EXERCISE GOAL:
The answer should consist of all the records, copied exactly.

SOURCE DATA:
== Segment start ==

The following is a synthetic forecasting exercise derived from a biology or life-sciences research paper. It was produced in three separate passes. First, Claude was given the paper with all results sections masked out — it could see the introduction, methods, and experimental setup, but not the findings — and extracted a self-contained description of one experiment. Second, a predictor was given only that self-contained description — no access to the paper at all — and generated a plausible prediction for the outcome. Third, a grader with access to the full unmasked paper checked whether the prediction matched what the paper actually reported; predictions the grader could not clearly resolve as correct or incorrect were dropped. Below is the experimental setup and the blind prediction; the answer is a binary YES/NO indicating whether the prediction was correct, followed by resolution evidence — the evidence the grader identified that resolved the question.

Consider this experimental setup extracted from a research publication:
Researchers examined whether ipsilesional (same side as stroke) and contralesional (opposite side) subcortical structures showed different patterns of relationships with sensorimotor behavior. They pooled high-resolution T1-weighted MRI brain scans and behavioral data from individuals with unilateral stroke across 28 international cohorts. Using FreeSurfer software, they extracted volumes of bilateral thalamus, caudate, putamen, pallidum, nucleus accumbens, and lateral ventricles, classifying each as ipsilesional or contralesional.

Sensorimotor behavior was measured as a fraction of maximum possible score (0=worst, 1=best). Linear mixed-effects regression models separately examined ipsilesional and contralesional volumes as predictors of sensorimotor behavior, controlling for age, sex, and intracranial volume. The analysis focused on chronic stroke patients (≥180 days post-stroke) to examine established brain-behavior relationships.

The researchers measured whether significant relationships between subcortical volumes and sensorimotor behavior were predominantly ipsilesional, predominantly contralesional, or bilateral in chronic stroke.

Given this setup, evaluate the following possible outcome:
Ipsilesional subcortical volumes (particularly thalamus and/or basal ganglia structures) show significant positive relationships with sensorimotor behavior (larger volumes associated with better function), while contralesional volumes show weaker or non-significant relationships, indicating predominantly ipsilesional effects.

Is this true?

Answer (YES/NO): YES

== Segment end ==

OUTPUT FOR THIS EXERCISE:
The following is a synthetic forecasting exercise derived from a biology or life-sciences research paper. It was produced in three separate passes. First, Claude was given the paper with all results sections masked out — it could see the introduction, methods, and experimental setup, but not the findings — and extracted a self-contained description of one experiment. Second, a predictor was given only that self-contained description — no access to the paper at all — and generated a plausible prediction for the outcome. Third, a grader with access to the full unmasked paper checked whether the prediction matched what the paper actually reported; predictions the grader could not clearly resolve as correct or incorrect were dropped. Below is the experimental setup and the blind prediction; the answer is a binary YES/NO indicating whether the prediction was correct, followed by resolution evidence — the evidence the grader identified that resolved the question.

Consider this experimental setup extracted from a research publication:
Researchers examined whether ipsilesional (same side as stroke) and contralesional (opposite side) subcortical structures showed different patterns of relationships with sensorimotor behavior. They pooled high-resolution T1-weighted MRI brain scans and behavioral data from individuals with unilateral stroke across 28 international cohorts. Using FreeSurfer software, they extracted volumes of bilateral thalamus, caudate, putamen, pallidum, nucleus accumbens, and lateral ventricles, classifying each as ipsilesional or contralesional.

Sensorimotor behavior was measured as a fraction of maximum possible score (0=worst, 1=best). Linear mixed-effects regression models separately examined ipsilesional and contralesional volumes as predictors of sensorimotor behavior, controlling for age, sex, and intracranial volume. The analysis focused on chronic stroke patients (≥180 days post-stroke) to examine established brain-behavior relationships.

The researchers measured whether significant relationships between subcortical volumes and sensorimotor behavior were predominantly ipsilesional, predominantly contralesional, or bilateral in chronic stroke.

Given this setup, evaluate the following possible outcome:
Ipsilesional subcortical volumes (particularly thalamus and/or basal ganglia structures) show significant positive relationships with sensorimotor behavior (larger volumes associated with better function), while contralesional volumes show weaker or non-significant relationships, indicating predominantly ipsilesional effects.

Is this true?

Answer (YES/NO): YES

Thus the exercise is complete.